I carried on like this into my second year of university, until I got to a point where I was used to waking up feeling lethargic and heavy. It’s lucky I wasn’t interested in alcohol at that time, as I imagine that would have made the situation much worse. During this time there were of course still attempts to lose weight. Although I told my mum that I was done with all the expert outsourcing, I was still determined to one day be slim. After all, my flawed belief system told me that it wasn’t until I had lost weight that I could really go out, take up the space I deserve to and enjoy my life.

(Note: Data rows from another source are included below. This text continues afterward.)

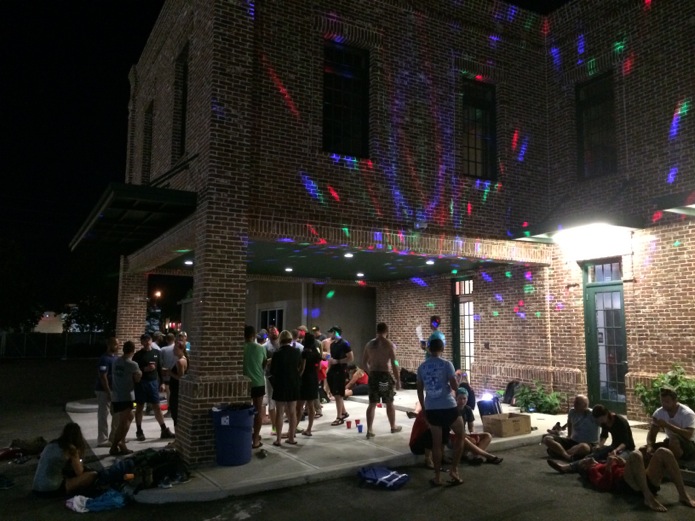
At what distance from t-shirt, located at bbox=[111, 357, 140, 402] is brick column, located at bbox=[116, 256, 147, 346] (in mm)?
6133

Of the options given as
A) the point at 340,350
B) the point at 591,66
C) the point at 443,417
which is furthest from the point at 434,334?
the point at 591,66

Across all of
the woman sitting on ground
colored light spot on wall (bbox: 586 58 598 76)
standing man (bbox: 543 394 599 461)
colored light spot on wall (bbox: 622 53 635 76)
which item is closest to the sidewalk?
the woman sitting on ground

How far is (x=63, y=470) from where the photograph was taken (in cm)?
670

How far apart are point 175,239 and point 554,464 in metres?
7.58

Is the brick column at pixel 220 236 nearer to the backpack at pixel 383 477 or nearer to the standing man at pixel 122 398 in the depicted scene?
the standing man at pixel 122 398

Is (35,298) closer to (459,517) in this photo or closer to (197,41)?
(197,41)

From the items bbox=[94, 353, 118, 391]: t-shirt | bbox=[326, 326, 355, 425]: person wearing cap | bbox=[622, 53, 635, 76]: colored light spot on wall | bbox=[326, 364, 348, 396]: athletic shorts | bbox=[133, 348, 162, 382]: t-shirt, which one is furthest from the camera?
bbox=[622, 53, 635, 76]: colored light spot on wall

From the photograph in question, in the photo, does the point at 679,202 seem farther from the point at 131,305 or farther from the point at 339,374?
the point at 131,305

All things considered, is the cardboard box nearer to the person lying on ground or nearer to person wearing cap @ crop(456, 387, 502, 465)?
person wearing cap @ crop(456, 387, 502, 465)

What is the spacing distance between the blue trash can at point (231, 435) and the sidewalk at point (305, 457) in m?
0.15

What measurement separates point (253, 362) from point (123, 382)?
2.16 meters

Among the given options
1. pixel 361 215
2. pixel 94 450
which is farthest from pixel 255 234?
pixel 94 450

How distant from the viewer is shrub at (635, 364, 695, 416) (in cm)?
952

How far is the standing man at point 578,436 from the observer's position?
795cm
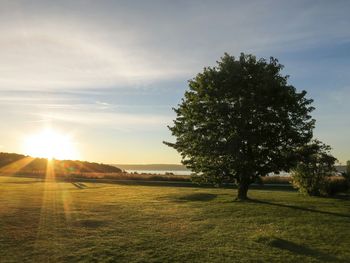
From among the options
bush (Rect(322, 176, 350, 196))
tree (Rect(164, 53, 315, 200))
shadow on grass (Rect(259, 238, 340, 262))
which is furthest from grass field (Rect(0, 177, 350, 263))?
bush (Rect(322, 176, 350, 196))

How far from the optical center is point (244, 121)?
29.1 meters

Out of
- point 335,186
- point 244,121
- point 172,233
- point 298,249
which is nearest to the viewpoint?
point 298,249

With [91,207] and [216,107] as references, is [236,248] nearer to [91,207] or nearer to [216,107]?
[91,207]

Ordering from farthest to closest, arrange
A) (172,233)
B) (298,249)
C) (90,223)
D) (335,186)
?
(335,186), (90,223), (172,233), (298,249)

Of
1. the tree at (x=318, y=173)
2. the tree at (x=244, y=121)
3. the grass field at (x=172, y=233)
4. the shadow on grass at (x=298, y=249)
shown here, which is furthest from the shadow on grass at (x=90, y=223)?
the tree at (x=318, y=173)

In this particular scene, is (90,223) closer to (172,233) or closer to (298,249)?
(172,233)

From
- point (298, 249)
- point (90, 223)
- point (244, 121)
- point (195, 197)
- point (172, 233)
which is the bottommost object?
point (298, 249)

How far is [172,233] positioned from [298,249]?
5115mm

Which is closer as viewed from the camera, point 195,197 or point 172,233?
point 172,233

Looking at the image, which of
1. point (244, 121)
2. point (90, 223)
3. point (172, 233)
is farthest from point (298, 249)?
point (244, 121)

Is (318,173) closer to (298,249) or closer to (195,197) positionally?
(195,197)

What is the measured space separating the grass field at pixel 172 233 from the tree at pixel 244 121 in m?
4.79

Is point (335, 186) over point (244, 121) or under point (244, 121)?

I’d got to a stage where if I caught myself starting to feel good or enjoy myself for whatever reason, I would immediately think “this would be so much better if I wasn’t still fat.” Often, I would catch a glimpse of myself and realize that not only I had expanded but also that I had stopped taking pride in my appearance and my surroundings. So, in response, I would punish myself by deciding to embark on another crash diet and life transformation plan. These would commence between one and five times a week, and last for anything between one hour and six weeks. But now they were harder to keep to than when I lived at home, since I didn’t have a routine or any supervision. Plus, my addictive eating patterns had a hold on me that made the withdrawals really painful whenever I’d try to rashly deprive myself, thinking that’s what I deserved for letting things get to this stage.
I was also able to adopt much more extreme diets, ones that my mum would understandably never have allowed. I started abusing laxatives and taking appetite suppressants from the internet that were essentially amphetamines. I could go days without eating if I wanted to, without anyone noticing. So not only was university a fertile ground for my food addiction to spiral, it was also the perfect place for my quick-fix, all-or-nothing, lose weight at any cost thinking to get worse.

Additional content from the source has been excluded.